Zoltán Körösi * Tante Aranyka, si loin (extrait)
[...] Elle ne peut plus bouger; nous l'entourions tous les cinq, regardant le petit miroir sans buée; d'abord Père a tressailli comme sous l'effet d'un vent glacial, puis il s'est redressé, a levé la main et fait tomber son cartable qu'il tenait à bout de bras. Ensuite, sans même se pencher, il s'est déchaussé, appuyant le bout d'une chaussure sur le talon de l'autre, s'est débarrassé dans le même mouvement de son pantalon; il est resté là, avec son caleçon qui arrivait aux genoux. Il a levé la tête, à la manière de quelqu'un qui renifle l'air, nous a regardé de haut et, en dressant son index, a chuchoté : courage! courage!
Il nous a souri et nous avons constaté à quel point il ressemblait, à ce moment-là, à tante Aranyka, car ce sourire leur était commun. Nous l'avons écouté et nous sommes mis au travail, en faisant exactement ce que disait Grand-Père. Nous avons suivi attentivement ses ordres, comme des apprentis, ce que nous étions en effet. Avec précaution, nous avons dépouillé tante Aranyka de ses vêtements, Mère les a accrochés aussitôt sur des cintres et a apporté en même temps les récipients et des outils aussi, pour que nous puissions nous mettre au travail, aider Grand-Père qui, non seulement avait appris autrefois le métier de boucher mais s'y connaissait aussi dans l'empaillage des animaux défunts. Il savait comment inciser le corps de l'aine au menton pour enlever les organes nobles mais périssables, ainsi que les intestins, comment atteindre le cerveau par le nez pour nettoyer le crâne, avec quelles précautions et quelle vigilance il fallait laisser couler le sang, comment choisir les épices pour nettoyer le corps à l'extérieur autant qu'à l'intérieur, pour maintenir à jamais derrière les paupières de tante Aranyka le temps qu'elle y avait enfermé.
Et lorsque Grand-Père a décrété enfin : nous avons terminé, nous avons su que la renommée du meilleur boucher de la ville de Grand-père n'était pas usurpée, qu'il n'avait pas fréquenté pour rien, jadis, pendant chaque pause de midi, l'atelier du taxidermiste, à deux longueurs de rue, car, après tant d'années, il accomplissait encore un travail de maître, avec, il est vrai, des aides à la hauteur.
Nous avons rhabillé tante Aranyka, remettant ses vêtements un par un et surtout son corsage argenté préféré, nous l'avons reposée dans son vaste fauteuil en bois et en cuir et avons orienté celui-ci de façon à ce qu'elle puisse surveiller la porte, mais aussi regarder la fenêtre, si l'envie lui en venait. Nous avons soigneusement démêlé ses cheveux, et pour finir, Grand-Père a ouvert ses yeux, les billes de verre bleu brillaient comme la mer sous le soleil matinal. Vera a nettoyé son dentier, à l'eau citronnée, non seulement pour que nous ayons plaisir à regarder tante Aranyka mais aussi pour qu'elle soit fière de nous rendre ce regard, à nous, sa famille bien aimée, sa chair et son sang, nous qu'elle avait rejoints au bout de tant d'années pour retrouver ses souvenirs, ses racines.

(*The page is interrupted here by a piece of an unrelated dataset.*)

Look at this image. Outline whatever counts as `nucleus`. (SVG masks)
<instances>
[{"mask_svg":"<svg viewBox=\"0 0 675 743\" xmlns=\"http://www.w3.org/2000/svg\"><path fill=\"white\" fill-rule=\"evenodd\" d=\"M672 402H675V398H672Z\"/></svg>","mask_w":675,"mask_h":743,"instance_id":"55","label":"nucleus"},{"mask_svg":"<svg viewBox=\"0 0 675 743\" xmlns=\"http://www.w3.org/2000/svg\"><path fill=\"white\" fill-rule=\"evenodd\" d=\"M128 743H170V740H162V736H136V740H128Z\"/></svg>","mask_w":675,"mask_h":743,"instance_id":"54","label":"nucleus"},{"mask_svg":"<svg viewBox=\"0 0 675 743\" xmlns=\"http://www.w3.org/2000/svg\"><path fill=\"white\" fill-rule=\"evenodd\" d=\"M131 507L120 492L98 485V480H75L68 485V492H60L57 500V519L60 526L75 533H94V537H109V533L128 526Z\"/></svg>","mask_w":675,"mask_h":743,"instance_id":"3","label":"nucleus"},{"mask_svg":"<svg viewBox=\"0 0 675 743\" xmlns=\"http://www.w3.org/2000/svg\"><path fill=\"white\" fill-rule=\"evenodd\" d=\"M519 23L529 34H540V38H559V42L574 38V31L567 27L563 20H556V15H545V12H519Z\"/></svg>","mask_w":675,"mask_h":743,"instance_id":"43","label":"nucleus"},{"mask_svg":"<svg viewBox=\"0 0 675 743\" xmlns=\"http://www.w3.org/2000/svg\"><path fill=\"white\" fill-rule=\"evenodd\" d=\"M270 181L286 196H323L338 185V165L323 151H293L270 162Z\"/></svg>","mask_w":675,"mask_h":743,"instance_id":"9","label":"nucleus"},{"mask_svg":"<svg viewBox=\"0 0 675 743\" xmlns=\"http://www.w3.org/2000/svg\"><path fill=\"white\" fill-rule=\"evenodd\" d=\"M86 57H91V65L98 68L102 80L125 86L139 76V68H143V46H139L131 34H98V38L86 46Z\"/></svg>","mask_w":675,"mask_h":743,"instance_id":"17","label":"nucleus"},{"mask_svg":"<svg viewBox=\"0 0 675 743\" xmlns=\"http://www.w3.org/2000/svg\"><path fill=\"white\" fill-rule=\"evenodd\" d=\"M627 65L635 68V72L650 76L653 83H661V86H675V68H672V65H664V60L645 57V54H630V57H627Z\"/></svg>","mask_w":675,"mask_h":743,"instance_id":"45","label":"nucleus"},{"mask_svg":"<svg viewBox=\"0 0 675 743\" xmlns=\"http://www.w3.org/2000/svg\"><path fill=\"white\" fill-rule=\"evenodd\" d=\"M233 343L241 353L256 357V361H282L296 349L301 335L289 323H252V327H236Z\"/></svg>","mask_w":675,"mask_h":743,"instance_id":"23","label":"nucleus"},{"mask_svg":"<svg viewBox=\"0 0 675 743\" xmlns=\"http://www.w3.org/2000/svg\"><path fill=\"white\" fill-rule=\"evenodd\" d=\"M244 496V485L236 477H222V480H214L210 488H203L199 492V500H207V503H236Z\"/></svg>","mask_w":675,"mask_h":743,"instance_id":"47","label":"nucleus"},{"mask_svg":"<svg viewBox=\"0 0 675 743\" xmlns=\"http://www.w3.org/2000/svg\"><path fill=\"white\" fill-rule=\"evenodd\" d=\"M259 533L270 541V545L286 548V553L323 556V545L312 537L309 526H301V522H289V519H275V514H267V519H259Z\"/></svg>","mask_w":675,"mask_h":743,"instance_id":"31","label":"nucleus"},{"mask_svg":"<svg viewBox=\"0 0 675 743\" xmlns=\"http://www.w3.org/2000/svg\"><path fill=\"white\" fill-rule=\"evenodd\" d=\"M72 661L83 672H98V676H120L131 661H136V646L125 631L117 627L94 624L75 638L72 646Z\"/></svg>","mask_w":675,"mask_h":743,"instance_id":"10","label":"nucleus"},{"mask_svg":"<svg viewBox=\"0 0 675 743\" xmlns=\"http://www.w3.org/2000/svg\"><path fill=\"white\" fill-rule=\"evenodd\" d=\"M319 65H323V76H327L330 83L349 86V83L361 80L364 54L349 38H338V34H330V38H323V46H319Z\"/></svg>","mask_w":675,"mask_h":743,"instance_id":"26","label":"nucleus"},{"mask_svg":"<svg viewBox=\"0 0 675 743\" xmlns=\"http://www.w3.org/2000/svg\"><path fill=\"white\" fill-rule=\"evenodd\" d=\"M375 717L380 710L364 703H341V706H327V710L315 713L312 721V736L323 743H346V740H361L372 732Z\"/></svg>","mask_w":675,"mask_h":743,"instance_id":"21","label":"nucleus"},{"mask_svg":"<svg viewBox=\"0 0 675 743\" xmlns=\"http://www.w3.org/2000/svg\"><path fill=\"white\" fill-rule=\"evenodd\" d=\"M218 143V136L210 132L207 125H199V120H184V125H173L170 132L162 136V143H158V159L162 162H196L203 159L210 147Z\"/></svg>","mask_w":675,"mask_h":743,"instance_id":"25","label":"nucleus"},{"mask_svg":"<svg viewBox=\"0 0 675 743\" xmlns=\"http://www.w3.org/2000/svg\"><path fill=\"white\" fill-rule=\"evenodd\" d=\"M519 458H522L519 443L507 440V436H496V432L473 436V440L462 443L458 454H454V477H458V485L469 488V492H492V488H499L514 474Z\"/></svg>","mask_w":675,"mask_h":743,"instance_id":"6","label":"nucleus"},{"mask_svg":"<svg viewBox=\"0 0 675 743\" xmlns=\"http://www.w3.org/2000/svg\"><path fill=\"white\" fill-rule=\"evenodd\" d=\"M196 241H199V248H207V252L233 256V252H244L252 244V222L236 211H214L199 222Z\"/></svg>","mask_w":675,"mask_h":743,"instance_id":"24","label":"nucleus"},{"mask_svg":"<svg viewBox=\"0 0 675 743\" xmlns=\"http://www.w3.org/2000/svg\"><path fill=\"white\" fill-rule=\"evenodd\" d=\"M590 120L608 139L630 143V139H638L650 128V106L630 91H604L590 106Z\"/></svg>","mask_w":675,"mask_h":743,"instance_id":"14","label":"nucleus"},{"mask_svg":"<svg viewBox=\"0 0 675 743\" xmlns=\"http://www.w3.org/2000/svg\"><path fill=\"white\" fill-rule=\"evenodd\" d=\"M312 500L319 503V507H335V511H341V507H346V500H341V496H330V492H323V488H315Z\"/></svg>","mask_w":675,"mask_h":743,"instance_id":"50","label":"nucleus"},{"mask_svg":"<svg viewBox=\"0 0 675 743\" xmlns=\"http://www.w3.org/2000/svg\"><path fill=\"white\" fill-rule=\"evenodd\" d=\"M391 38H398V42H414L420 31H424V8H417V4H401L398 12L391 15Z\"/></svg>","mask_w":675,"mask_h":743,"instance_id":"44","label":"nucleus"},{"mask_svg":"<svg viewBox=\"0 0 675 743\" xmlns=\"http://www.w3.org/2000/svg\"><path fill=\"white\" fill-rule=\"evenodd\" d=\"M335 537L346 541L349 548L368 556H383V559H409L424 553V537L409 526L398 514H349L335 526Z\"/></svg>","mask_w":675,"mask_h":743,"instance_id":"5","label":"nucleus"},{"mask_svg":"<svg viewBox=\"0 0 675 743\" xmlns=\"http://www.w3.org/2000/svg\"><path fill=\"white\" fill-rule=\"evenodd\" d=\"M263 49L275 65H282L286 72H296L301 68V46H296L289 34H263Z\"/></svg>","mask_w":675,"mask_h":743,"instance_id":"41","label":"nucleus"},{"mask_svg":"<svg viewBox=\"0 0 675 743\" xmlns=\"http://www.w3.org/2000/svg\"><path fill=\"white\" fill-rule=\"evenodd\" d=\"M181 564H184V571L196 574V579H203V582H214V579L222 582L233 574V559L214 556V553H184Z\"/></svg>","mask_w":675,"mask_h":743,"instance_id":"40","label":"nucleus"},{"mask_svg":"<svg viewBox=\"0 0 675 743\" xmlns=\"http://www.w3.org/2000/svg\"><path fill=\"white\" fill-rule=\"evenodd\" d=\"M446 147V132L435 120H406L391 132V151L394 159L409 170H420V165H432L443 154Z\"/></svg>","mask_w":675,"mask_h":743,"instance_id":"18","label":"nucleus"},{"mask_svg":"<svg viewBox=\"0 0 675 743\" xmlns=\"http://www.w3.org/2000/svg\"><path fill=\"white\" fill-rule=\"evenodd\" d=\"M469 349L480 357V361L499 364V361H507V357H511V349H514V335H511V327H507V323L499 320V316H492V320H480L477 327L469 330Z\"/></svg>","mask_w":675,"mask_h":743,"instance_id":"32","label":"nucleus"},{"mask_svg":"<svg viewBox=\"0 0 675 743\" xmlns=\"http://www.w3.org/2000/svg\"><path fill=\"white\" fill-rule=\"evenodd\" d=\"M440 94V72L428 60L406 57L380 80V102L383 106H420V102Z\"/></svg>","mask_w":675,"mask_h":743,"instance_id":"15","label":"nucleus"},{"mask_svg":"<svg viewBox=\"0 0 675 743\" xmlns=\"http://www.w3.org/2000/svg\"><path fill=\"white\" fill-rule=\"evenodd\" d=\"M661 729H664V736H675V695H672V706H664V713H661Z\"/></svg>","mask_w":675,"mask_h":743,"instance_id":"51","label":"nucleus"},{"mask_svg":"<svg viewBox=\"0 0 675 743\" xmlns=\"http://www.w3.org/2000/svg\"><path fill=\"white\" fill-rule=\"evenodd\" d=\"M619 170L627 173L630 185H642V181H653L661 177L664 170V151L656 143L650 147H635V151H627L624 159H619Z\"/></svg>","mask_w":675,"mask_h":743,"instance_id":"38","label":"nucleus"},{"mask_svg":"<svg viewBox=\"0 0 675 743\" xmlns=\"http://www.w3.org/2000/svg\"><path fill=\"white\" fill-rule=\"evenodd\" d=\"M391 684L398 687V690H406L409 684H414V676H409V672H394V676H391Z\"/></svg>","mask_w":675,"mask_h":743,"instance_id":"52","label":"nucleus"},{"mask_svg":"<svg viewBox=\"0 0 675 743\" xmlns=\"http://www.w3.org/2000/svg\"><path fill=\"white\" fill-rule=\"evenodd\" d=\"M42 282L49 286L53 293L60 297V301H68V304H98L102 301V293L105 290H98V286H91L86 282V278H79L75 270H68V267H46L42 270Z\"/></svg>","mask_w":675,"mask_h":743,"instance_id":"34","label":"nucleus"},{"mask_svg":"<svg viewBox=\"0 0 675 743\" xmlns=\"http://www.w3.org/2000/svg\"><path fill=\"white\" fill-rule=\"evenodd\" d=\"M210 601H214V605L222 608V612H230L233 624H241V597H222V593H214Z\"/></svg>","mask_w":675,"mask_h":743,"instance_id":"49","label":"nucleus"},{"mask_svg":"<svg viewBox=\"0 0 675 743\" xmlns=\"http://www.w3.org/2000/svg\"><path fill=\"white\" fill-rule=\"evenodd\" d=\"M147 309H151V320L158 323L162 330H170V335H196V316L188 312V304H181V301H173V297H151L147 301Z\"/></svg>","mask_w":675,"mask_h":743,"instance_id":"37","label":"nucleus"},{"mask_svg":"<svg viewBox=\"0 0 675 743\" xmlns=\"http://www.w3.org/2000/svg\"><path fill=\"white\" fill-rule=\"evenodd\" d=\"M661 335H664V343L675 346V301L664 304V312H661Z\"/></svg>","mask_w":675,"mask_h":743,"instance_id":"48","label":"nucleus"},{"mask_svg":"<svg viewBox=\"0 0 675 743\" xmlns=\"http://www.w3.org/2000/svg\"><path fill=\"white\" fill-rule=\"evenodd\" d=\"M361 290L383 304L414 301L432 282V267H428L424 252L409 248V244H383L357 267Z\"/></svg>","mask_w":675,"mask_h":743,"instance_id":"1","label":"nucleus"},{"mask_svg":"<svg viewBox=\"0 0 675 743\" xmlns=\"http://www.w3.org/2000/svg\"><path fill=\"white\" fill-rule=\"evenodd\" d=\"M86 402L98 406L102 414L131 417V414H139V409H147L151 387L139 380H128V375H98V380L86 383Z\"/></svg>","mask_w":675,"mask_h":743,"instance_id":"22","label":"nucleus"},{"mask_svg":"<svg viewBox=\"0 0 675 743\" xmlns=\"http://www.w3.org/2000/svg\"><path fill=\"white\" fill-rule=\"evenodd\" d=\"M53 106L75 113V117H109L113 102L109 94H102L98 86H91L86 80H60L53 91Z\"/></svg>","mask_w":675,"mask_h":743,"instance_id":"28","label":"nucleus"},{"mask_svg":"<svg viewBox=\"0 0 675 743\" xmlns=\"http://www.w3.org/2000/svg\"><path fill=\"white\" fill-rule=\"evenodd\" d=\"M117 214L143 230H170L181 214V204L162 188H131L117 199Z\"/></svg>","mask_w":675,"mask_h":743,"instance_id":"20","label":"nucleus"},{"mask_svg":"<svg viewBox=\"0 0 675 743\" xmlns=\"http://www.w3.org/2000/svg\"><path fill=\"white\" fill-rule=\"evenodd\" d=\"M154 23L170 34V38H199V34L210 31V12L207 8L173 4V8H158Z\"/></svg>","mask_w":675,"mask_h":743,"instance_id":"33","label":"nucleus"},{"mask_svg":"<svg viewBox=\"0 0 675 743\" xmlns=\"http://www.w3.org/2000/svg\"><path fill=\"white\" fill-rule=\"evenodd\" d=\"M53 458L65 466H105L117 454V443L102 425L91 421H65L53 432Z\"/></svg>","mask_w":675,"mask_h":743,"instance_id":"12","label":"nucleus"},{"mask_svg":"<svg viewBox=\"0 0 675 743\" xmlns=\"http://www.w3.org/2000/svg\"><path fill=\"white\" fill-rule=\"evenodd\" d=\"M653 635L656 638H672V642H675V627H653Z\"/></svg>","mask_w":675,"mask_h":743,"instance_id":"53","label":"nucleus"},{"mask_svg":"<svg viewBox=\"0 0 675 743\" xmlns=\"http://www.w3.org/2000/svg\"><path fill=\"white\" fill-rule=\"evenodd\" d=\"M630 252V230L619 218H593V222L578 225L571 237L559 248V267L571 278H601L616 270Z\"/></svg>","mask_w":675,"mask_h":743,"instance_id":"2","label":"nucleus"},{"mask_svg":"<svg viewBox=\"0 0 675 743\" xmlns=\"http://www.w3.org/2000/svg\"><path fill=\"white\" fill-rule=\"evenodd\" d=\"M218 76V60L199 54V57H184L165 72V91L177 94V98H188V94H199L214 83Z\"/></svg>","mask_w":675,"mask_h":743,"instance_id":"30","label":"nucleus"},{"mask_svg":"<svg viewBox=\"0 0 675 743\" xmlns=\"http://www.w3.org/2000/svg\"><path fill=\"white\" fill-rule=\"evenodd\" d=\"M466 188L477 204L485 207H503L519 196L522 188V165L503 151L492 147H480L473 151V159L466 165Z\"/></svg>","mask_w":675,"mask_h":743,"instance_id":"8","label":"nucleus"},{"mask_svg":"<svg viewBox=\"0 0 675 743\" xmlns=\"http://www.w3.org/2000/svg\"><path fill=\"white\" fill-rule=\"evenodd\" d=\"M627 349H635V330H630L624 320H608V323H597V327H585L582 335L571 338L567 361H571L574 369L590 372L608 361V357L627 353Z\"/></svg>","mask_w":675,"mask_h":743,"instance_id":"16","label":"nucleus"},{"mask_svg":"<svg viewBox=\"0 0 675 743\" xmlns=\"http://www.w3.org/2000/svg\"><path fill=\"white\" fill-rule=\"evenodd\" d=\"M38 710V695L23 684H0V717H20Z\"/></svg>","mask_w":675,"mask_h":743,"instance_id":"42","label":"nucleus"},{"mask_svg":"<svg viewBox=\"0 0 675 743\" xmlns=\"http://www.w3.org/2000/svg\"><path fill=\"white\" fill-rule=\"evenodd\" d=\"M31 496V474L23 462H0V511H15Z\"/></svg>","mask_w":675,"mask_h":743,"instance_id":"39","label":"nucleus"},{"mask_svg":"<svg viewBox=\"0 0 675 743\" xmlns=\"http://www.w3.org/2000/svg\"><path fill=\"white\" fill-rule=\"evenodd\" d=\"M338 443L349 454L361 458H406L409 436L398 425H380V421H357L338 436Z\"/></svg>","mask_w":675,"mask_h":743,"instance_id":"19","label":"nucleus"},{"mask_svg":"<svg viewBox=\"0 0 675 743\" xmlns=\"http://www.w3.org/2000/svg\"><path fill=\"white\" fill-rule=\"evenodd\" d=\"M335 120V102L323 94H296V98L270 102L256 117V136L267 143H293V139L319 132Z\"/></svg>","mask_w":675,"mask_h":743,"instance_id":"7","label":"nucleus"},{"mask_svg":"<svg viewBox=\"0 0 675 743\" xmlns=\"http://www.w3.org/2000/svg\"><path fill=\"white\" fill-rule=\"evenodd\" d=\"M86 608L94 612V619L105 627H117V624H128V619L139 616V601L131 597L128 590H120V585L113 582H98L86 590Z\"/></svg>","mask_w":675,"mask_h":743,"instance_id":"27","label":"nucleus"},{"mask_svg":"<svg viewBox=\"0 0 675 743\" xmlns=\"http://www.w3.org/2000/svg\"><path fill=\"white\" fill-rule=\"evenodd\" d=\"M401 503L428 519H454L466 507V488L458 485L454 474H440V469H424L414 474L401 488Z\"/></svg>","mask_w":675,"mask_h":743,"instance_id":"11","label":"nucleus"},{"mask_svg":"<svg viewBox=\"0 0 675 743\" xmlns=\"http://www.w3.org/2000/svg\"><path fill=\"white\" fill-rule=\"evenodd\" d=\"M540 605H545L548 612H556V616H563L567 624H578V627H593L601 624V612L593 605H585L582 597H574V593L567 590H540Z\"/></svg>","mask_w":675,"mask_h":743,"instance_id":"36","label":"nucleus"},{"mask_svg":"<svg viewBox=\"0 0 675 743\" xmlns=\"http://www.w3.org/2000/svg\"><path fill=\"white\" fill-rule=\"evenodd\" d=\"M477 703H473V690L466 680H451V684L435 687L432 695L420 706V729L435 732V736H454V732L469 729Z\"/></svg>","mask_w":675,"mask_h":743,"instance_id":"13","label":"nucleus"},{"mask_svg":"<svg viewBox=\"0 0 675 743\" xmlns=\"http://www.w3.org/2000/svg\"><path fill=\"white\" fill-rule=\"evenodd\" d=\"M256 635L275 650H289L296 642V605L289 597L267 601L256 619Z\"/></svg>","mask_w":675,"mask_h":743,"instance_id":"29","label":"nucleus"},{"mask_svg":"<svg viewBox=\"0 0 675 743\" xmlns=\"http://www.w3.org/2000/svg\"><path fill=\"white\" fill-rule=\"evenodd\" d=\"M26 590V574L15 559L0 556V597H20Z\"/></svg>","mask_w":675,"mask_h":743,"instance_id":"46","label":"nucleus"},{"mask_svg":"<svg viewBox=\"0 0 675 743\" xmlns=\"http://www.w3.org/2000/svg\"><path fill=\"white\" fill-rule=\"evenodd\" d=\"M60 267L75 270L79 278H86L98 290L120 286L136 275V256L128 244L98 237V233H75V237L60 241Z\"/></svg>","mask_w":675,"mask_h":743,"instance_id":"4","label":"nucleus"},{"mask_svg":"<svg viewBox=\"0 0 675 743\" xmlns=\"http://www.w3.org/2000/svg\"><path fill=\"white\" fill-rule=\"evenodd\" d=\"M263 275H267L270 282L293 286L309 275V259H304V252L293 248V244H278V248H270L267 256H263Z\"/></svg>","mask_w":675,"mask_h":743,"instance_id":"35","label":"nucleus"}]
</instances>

Et deux ou trois jours plus tard, un matin, alors que nous venions juste d'entrer dans la chambre de tante Aranyka et de nous installer autour de son fauteuil, nous avons entendu le facteur arriver et sonner à la porte. Nous nous sommes regardés puis nous avons regardé tante Aranyka, et nous avons vu qu'elle souriait, faisant signe à Père d'y aller sans faire plus attendre le facteur. Qu'il ouvre la porte et signe à sa place. Elle souriait encore lorsque le facteur, debout dans la porte, a soulevé sa casquette et dit bonjour à voix haute de façon à ce que tante Aranyka l'entende bien, tout en tendant à Père le reçu.
Chère madame, le temps n'aura jamais, jamais de prise sur vous, s'est-il écrié en reclaquant son sac.
Nous avons ri car nous savions à quel point il avait raison. [...]
Traduction: R.T. et Gilbert Millet extrait du recueil "Sang de cerise" , éd. Noran, 2001
Pour ses vieux jours, tante Aranyka rentre de longues années de séjour à l'étranger où elle a fait une petite fortune. Sa pension fait vivre sa famille qui l'accueille.